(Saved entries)
-- Start --
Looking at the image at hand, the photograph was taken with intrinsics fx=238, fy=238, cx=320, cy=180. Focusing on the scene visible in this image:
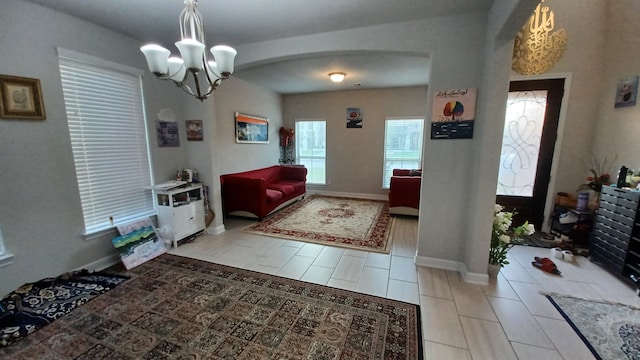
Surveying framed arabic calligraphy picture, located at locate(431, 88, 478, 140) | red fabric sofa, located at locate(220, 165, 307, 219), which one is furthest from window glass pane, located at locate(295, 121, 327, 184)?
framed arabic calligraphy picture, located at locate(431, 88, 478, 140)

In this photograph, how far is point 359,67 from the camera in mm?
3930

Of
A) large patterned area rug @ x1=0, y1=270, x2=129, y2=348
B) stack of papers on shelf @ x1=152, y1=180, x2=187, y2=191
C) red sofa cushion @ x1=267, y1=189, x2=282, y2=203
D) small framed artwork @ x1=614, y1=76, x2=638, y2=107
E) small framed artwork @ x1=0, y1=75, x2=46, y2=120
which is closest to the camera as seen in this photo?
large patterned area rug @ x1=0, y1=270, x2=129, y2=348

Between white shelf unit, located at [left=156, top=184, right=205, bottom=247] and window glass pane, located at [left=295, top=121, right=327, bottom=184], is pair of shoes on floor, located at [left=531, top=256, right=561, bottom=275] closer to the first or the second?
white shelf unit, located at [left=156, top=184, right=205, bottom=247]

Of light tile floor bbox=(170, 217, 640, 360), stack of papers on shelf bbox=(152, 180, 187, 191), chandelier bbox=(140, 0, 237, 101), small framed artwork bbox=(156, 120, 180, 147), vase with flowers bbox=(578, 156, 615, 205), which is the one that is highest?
-- End --
EXERCISE BRIEF: Recast the material, from the line containing "In this photograph, how" through the last line of the material, as a Markdown table with the columns Row and Line. Number each row, and leave out the blank lines.

ANSWER TO THIS EXERCISE:
| Row | Line |
|---|---|
| 1 | In this photograph, how far is point 359,67 from the camera in mm? |
| 2 | 3930 |
| 3 | Of |
| 4 | A) large patterned area rug @ x1=0, y1=270, x2=129, y2=348 |
| 5 | B) stack of papers on shelf @ x1=152, y1=180, x2=187, y2=191 |
| 6 | C) red sofa cushion @ x1=267, y1=189, x2=282, y2=203 |
| 7 | D) small framed artwork @ x1=614, y1=76, x2=638, y2=107 |
| 8 | E) small framed artwork @ x1=0, y1=75, x2=46, y2=120 |
| 9 | which is closest to the camera as seen in this photo? |
| 10 | large patterned area rug @ x1=0, y1=270, x2=129, y2=348 |
| 11 | Between white shelf unit, located at [left=156, top=184, right=205, bottom=247] and window glass pane, located at [left=295, top=121, right=327, bottom=184], is pair of shoes on floor, located at [left=531, top=256, right=561, bottom=275] closer to the first or the second? |
| 12 | white shelf unit, located at [left=156, top=184, right=205, bottom=247] |
| 13 | Of light tile floor bbox=(170, 217, 640, 360), stack of papers on shelf bbox=(152, 180, 187, 191), chandelier bbox=(140, 0, 237, 101), small framed artwork bbox=(156, 120, 180, 147), vase with flowers bbox=(578, 156, 615, 205), which is the one that is highest? |